The French Revolution and its Republic government also inspired the later Indonesian nationalist movement in the early 20th century. The political concept of the Republic of Indonesia was partly influenced by the Republic of France model. Indonesia also adopted the Napoleonic Continental legal system through Dutch intermediary. Indonesian law is often described as a member of the 'civil law' or 'Continental' group of legal systems found in European countries such as France and the Netherlands.

=== After Indonesian Independence===
France recognized Indonesia's sovereignty from Dutch rule in 1950 and then established diplomatic relations. Indonesia's first President Sukarno visited France three times in 1963, 1964 and 1965. Then continued by Indonesia's second President Soeharto in 1972, an intense meeting indicated that France was an important country for Indonesia. The first French President to visit Indonesia was François Mitterrand in 1986, indicating that there was close cooperation between the two countries. In 1992, Soeharto visited France again for strategic economic cooperation. After the fall of the new order regime, President Abdurrahman Wahid visited France in 2000 and President Yudhoyono in 2009. In 2017, after 30 years, the French President visited Indonesia again François Hollande, indicating the warming of relations between the two countries in the twenty-first century.

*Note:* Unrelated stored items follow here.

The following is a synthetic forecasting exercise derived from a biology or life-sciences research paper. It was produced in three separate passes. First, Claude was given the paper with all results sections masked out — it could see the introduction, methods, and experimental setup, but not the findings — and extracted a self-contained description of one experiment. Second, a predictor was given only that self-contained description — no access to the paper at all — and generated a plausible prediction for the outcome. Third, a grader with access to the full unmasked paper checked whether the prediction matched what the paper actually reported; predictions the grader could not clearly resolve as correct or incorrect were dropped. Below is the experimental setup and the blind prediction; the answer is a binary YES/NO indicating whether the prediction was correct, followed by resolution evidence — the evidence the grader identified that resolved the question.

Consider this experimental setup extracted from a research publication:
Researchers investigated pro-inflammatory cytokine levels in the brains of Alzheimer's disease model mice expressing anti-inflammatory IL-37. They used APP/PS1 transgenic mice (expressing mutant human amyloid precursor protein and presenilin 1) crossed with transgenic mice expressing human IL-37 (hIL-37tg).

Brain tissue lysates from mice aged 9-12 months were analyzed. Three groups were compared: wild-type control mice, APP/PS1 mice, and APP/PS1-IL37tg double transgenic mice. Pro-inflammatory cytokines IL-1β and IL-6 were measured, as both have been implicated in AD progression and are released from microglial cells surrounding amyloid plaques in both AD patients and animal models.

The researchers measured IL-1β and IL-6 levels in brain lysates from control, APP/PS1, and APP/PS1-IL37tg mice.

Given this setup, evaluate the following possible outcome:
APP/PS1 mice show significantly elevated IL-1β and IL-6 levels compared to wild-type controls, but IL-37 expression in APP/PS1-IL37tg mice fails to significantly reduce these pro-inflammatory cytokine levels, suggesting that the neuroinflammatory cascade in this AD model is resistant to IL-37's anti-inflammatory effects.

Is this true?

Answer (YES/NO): NO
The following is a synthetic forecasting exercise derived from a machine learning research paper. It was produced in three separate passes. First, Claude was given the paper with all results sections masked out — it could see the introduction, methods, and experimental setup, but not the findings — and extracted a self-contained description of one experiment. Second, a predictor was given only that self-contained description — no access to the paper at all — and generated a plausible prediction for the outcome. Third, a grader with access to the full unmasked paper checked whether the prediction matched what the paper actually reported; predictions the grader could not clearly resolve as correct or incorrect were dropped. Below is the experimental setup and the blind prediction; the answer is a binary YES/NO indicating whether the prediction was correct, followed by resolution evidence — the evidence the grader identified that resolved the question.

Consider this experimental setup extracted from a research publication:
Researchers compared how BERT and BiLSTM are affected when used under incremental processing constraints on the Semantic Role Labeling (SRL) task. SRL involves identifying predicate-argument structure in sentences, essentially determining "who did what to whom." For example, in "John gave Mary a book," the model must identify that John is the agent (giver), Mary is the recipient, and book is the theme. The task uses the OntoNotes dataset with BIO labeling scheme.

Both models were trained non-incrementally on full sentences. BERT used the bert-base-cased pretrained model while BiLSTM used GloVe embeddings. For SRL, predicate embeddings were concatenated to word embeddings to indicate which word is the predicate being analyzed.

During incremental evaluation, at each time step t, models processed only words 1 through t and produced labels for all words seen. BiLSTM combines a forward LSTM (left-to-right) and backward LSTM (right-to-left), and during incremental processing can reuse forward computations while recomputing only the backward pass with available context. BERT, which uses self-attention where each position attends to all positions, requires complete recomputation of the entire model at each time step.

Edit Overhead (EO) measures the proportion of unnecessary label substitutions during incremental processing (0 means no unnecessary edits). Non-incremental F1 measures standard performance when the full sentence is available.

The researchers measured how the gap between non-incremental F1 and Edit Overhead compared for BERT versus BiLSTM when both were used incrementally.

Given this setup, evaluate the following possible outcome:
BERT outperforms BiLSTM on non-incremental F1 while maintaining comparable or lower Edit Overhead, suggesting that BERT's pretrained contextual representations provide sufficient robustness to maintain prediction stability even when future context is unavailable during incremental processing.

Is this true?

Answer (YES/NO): NO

During the G20 2022 meeting in Bali, French President Emmanuel Macron and Indonesian President Joko Widodo alongside Indonesian Ministry of Defence Prabowo realized the major military and investment procurement for Indonesia and France. France also has a friendship group with Indonesia, as with other countries. The friendship group consists of deputies from France's National Assembly.

==Economic relations==

The Indonesian French Chamber of Commerce and Industry (IFCCI) was established in 1986 to develop and foster economic, commercial, and financial relations between France and Indonesia.

== Culture ==
The objective of French cultural cooperation action is to support Indonesia's development as a new emerging country. Accordingly, it gives priority to research (rural development, aquaculture, volcanology, geophysics, and archaeology), university exchanges, primarily in the fields of technology and biological sciences, vocational training, support for strengthening the rule of law and democratic governance. Which includes legislative technical assistance, fight against terrorism and corruption, decentralization, human rights training. The implementation of quality cultural actions, such as through the "French Springtime" (Le Printemps Français) cultural festival and audiovisual policy.

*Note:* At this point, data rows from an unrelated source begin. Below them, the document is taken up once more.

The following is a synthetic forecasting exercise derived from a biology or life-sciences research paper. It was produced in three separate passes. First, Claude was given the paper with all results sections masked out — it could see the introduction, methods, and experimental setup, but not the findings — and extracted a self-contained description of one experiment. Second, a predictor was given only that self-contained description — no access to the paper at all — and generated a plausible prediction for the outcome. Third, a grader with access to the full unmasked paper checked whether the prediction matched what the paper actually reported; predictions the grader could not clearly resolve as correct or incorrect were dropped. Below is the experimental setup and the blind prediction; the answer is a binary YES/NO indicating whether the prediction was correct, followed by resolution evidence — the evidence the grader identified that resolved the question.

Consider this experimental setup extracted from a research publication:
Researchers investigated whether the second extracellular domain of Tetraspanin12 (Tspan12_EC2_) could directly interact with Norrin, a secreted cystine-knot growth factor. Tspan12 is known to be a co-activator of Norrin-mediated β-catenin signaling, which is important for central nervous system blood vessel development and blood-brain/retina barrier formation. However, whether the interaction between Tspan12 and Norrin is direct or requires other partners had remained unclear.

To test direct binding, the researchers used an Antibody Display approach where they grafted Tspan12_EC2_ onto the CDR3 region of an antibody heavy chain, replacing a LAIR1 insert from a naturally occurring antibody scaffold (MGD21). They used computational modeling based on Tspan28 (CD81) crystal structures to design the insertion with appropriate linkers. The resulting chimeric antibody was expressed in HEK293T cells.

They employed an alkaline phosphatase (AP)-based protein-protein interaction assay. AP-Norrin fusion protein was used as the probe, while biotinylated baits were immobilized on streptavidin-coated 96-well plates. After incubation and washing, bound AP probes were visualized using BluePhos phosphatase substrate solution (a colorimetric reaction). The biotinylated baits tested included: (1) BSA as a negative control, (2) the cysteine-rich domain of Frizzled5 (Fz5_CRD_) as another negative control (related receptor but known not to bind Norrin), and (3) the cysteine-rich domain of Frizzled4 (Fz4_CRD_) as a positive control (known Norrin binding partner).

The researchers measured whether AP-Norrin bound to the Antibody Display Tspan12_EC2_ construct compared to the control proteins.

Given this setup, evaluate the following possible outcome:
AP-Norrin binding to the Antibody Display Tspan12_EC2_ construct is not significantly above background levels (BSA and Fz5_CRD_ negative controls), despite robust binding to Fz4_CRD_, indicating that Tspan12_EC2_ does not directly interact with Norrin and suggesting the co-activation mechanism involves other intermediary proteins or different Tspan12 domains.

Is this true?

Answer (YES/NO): NO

France also has established Institut Français in Indonesian cities of Jakarta, Bandung, Yogyakarta and Surabaya, a French cultural center with the mission to promote French culture in Indonesia through cultural performances and exhibitions, film and mediatheque.

=== Language ===
The culture-linguistic relations between Indonesian and French were conducted through Dutch, as evident in Indonesian loanwords from French that mainly political or military terms, such as kudeta (from coup d'état), legiun (from légion) and letnan (from lieutenant). Institut Français Indonesia also offering French course for Indonesian students.

=== Archaeology ===
Based on the expertise of the Advisory Board on Archaeological Research Abroad, the Foreign Affairs Ministry (DGCID) subsidizes the following archaeological missions in Indonesia:
- Borneo: Diachronic study of uses and Rock Art in the caves and rock shelters of East Kalimantan
- Java 01: A prehistoric site from the upper Pleistocene period
- Java 02: The first populations on the Indonesian archipelago
- Tapanuli

=== Music ===
In art and musics, France and Indonesia has mutual cultural ambassador, Anggun an Indonesian French-naturalised singer-songwriter, is popular in both France and Indonesia.

== Current issue ==

=== Capital punishment ===
In 2015, a French citizen Serge Atlaoui, is facing deathrow in Indonesian prison. During the raid on a factory producing ecstasy in Tangerang, in 2005, the Indonesian police busted Atlaoui there. He was subsequently convicted in 2007 for the possession of 138 kilograms of crystal methamphetamine, 290 kg of ketamine and 316 drums of precursor substances. Atlaoui has repeatedly denied the charges; saying that he was installing industrial machinery in what he thought was an acrylics factory.

On 22 April 2015, French President Francois Hollande warned Indonesia that the execution would damage the relations between the two nations. Atlaoui was spared from the execution on 29 April 2015, and currently, his sentence is being postponed. France is strongly opposed to the death penalty in any place and in any context, not only when the life of a French national is at stake. France has been abolitionist since 1981. Diplomatic relations are described as 'normal' despite the Atlaoui case.

In 2025, after spending nearly 20 years behind bars, Atlaoui was repatriated to France in early February. Atlaoui also has been suffering from cancer and received weekly treatment at a hospital in Jakarta.

=== Defense Ties ===
After France and Australia heated relations with AUKUS debacle, France moves closer with Indonesia for the security of Indo-Pacific Region and also sells 42 Dassault Rafale fighters alongside Scorpène submarines.

=== State visit of President Emmanuel Macron to Indonesia (2025) ===
From 27 to 29 May 2025, French President Emmanuel Macron paid a state visit to Indonesia at the invitation of President Prabowo Subianto, as part of his tour of Southeast Asia.
During the bilateral meeting held at the Merdeka Palace in Jakarta on 28 May 2025, both leaders reaffirmed their commitment to strengthening the France–Indonesia strategic partnership established in 2011.

The visit saw the signing of the Joint Declaration on the Development of the Indonesia–France Strategic Partnership until 2050 (“Joint Vision 2050”) and several memoranda of understanding covering culture, science and technology, renewable energy, defence, and security.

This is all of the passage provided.